_What you have to do_
Copy the items below verbatim, starting at the line that contains "Is (133,748) further" and continuing through the end of the items, both ends included.

* Begin Records provided *

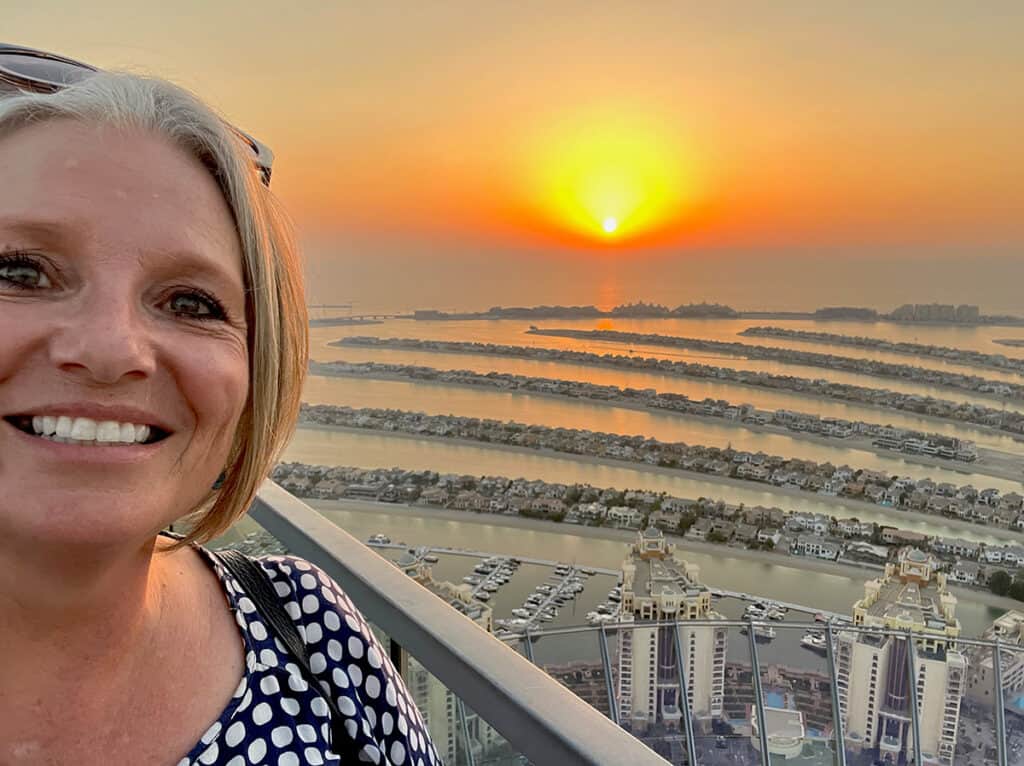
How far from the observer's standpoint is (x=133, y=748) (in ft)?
1.96

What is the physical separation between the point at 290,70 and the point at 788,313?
5265 millimetres

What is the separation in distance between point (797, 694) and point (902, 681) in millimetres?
470

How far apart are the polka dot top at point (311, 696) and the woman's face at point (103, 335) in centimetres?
21

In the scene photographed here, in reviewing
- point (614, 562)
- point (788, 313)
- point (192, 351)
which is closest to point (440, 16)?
point (788, 313)

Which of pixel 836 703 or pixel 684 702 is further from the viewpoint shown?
pixel 836 703

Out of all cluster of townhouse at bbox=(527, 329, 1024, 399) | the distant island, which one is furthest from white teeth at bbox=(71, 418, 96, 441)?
cluster of townhouse at bbox=(527, 329, 1024, 399)

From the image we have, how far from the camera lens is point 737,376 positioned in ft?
24.0

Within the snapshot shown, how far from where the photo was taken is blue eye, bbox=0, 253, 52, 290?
52 centimetres

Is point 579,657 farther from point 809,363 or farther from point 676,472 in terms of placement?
point 809,363

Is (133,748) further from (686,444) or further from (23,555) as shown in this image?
(686,444)

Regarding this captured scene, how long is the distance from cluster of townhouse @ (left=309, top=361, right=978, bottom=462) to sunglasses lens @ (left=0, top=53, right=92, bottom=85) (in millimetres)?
5701

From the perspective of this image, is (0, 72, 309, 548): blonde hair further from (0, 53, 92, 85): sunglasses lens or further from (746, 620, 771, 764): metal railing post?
(746, 620, 771, 764): metal railing post

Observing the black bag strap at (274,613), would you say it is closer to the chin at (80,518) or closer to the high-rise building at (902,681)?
the chin at (80,518)

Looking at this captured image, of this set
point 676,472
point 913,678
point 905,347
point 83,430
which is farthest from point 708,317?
point 83,430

* End Records provided *

_Result for this exercise_
Is (133,748) further from (686,444) or further from (23,555) as shown in this image?
(686,444)

Regarding this captured scene, how long is the distance from cluster of townhouse @ (left=309, top=361, right=978, bottom=462) to sunglasses lens @ (left=0, top=53, right=92, bottom=85) (in millimetres)?
5701

From the perspective of this image, is (0, 72, 309, 548): blonde hair further from (0, 53, 92, 85): sunglasses lens or further from (746, 620, 771, 764): metal railing post?
(746, 620, 771, 764): metal railing post

Observing the black bag strap at (274,613), would you say it is closer to the chin at (80,518) or closer to the high-rise building at (902,681)?
the chin at (80,518)

Looking at this captured image, of this set
point 676,472
point 913,678
point 905,347
point 83,430
which is farthest from point 708,317?
point 83,430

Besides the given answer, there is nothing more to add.